Wie oft musst du in die Kirche gehen? Darfst du das sagen? Hast du schon einmal vergessen zu beten? Darfst du in einen Club feiern gehen? Wieso hältst du dich mit Leuten auf, die etwas anderes glauben als du? Diese und viele weitere Fragen wurden in letzter Zeit an mich herangetragen. Ich habe auch schon erlebt, dass Leute sehr verblüfft reagiert haben, als sie von meinem Glauben erfahren haben. DU bist religiös? Wieso gehst du mit deinen Freunden in eine Bar und besuchst regelmässig Prostituierte in Bordellen? Das darf man doch gar nicht….

Diverse Gespräche zeigen mir immer wieder, was die Leute für ein falsches Bild haben von unserem Daddy im Himmel. Damit möchte ich dich auch gar nicht angreifen oder blossstellen, nein, es macht mir sogar sehr weh. Mein Herz weint über diese Situation, dass so viele Leute ein völlig verzerrtes Bild von unserem Vater im Himmel haben und ihn nur als Richter sehen, der einem vorschreibt, was man zu tun oder zu lassen hat. Deshalb kam bei mir der Wunsch auf, in diesem Blog zu erklären, weshalb ich Religion hasse.

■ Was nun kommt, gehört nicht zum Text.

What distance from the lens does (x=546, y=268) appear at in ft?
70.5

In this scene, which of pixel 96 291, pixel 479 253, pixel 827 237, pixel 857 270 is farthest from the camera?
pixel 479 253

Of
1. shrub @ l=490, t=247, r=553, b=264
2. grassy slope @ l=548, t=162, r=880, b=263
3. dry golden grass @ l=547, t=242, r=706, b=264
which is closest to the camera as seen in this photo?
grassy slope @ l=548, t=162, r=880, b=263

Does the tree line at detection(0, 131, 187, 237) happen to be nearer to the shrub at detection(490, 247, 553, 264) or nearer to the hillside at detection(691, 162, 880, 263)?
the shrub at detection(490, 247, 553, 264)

Die Religion basiert aus meiner Sicht auf Menschen, die sagen möchten, was du zu tun hast und was nicht. Menschen, welche sich über dich stellen und die Welt regieren möchten. Menschen die dir vorschreiben, was gut ist und was nicht. Sie forcieren dich, etwas zu leisten, was du gar nicht möchtest. Also verstehe ich die Religion ein stückweit als einen Zwang. Du musst dies und jenes tun, da dir jemand dies so vorschreibt. Lange Zeit habe ich auch genauso über unseren Vater gedacht. Ich fühlte mich nicht in der Lage all diesen Anforderungen zu genügen. Fälschlicherweise dachte ich, dass ich alles alleine zu bewältigen habe und nur geliebt werde, wenn ich die Erwartungen erfülle. Was für ein Irrtum, unter diesen Umständen kann ich ja nur scheitern! Deshalb wollte ich Langezeit gar nichts mit dem Glauben zu tun haben. Was hat sich nun geändert?

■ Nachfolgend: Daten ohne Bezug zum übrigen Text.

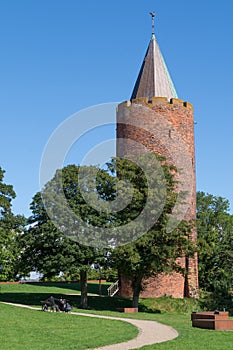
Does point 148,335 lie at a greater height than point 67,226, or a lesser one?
lesser

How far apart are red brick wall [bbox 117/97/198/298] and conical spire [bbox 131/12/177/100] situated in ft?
5.28

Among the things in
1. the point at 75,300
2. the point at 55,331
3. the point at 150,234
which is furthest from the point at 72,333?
the point at 75,300

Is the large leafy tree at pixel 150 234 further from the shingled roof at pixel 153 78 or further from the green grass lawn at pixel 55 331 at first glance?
the shingled roof at pixel 153 78

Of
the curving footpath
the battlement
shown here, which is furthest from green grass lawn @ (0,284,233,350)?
the battlement

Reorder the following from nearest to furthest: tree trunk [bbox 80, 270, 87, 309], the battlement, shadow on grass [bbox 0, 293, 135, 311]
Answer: tree trunk [bbox 80, 270, 87, 309]
shadow on grass [bbox 0, 293, 135, 311]
the battlement

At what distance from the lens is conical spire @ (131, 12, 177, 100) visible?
129ft

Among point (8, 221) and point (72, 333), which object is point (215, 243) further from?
point (72, 333)

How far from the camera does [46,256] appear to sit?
29.2m

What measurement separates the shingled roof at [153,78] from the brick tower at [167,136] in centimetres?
9

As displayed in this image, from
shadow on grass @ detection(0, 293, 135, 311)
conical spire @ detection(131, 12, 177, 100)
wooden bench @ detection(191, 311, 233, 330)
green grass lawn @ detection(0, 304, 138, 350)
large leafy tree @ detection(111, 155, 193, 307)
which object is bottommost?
green grass lawn @ detection(0, 304, 138, 350)

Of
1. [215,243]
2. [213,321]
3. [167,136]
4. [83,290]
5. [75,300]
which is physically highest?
[167,136]

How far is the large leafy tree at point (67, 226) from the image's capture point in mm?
28812

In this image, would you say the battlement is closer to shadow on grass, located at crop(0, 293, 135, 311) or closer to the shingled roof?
the shingled roof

Ich habe verstanden, dass es meinem Daddy im Himmel nicht um ein religiöses Programm geht, dass ich auf der Welt abzuspulen habe. Es geht um soviel mehr! Ist dir bewusst, dass du geliebt bist von ihm und du ihn weder enttäuschen kannst, noch kannst du etwas unternehmen, dass diese Liebe auslöscht. Was auch immer du für eine Vergangenheit durchlebt hast, nichts kann dich von dieser Liebe trennen! Jesus wünscht sich eine lebendige Beziehung zu dir. Sein tiefster Herzenswunsch ist es, dass du eine persönliche Beziehung mit ihm führen darfst. In dieser Beziehung kannst du gar nicht scheitern, er ist der Schöpfer, er hat dich gemacht und kennt dich viel besser als du dich selbst! Er erwartet nichts, was du nicht mit seiner Hilfe vollbringen kannst. Er lässt dich nicht scheitern.

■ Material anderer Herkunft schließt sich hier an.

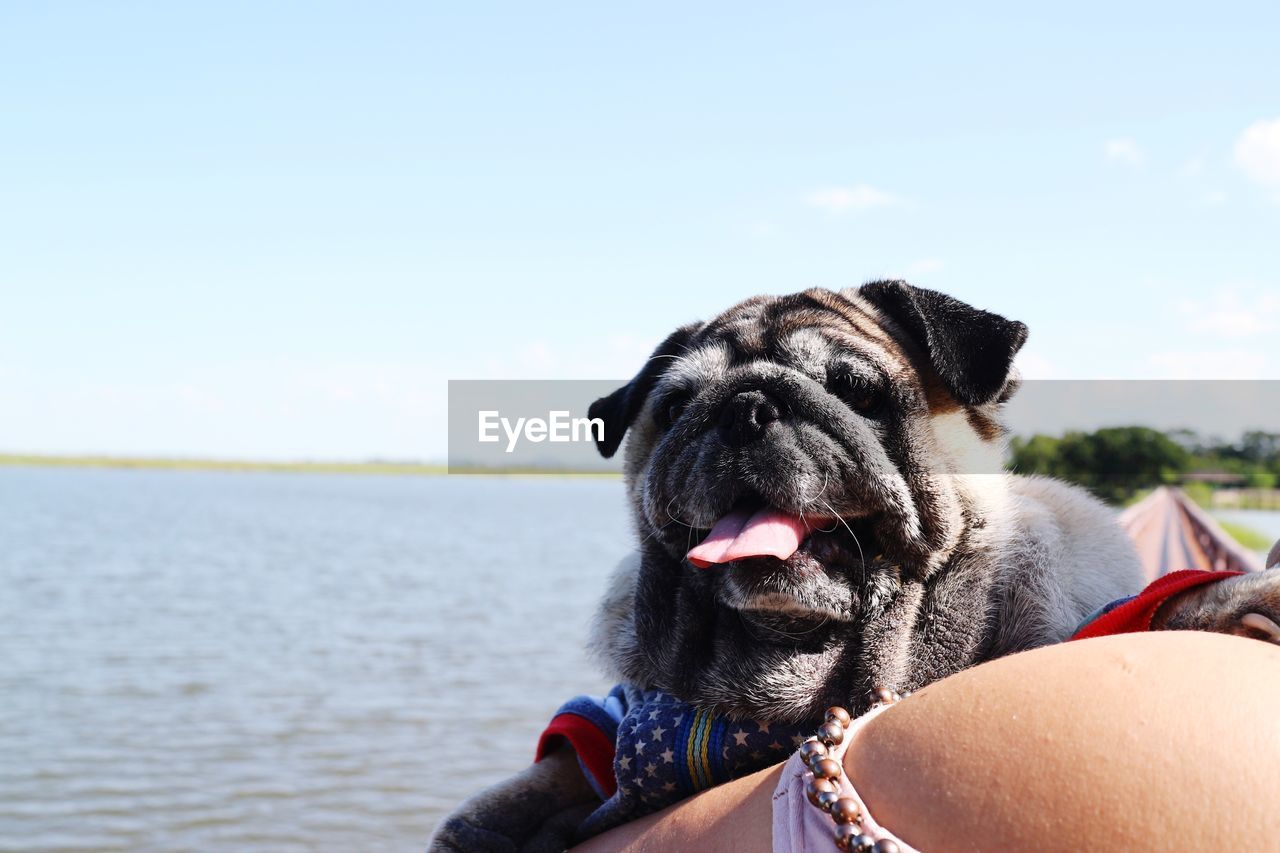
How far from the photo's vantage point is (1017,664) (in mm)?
1245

Im Gegensatz zur Religion, welche dir Ketten anzieht, befreit dich Jesus. Er ist für dich gestorben, so dass du all deine Lasten auf ihn abladen darfst und er diese gerne für dich trägt. Deine Geschichte ist schon Langezeit vor deiner Geburt verfasst worden und jeder einzelne Tag ist bereits niedergeschrieben. Was willst du noch mehr? Du hast einen Coach, Freund und Vater in einem an deiner Seite, welcher interessiert ist, dich aufblühen zu sehen! Er möchte sehen, wie du als Sieger durch dieses Leben auf dieser Welt stolzieren kannst.

So also um auf die obengenannten Fragen zurück zu kommen. Ich lebe wie jeder normale Mensch auch, aber ich habe Jesus an meiner Seite. Mein grösster Wunsch ist es, dass sein Wille auf dieser Welt geschehen darf und deshalb verbinde ich mich ständig mit ihm und frage ihn nach seinem Willen und Rat. Klar darf ich mit meinen Freunden in einen Club gehen, weshalb nicht? Was ist schlimm daran? Wie schon in einem Blog erwähnt geht es hier vielmehr um die Motivation, weshalb man einen Club besucht. Wenn ich in den Ausgang gehe, gehe ich um Zeit mit meinen Mädels zu verbringen. Ich bin nicht ein besserer Mensch als du, ganz und gar nicht, aber Jesus hat mich gerettet. Ich stelle mich auf kein Podest, wieso auch? Und gerade wenn ich mich an die von Gott gegebenen Gebot halte, tue ich dies aus Überzeugung und aus Liebe zu meinem Vater. Es geht in dieser Beziehung nicht um mich, es geht um Jesus. Er gehört auf ein Podest und ihm gehört alle Ehre!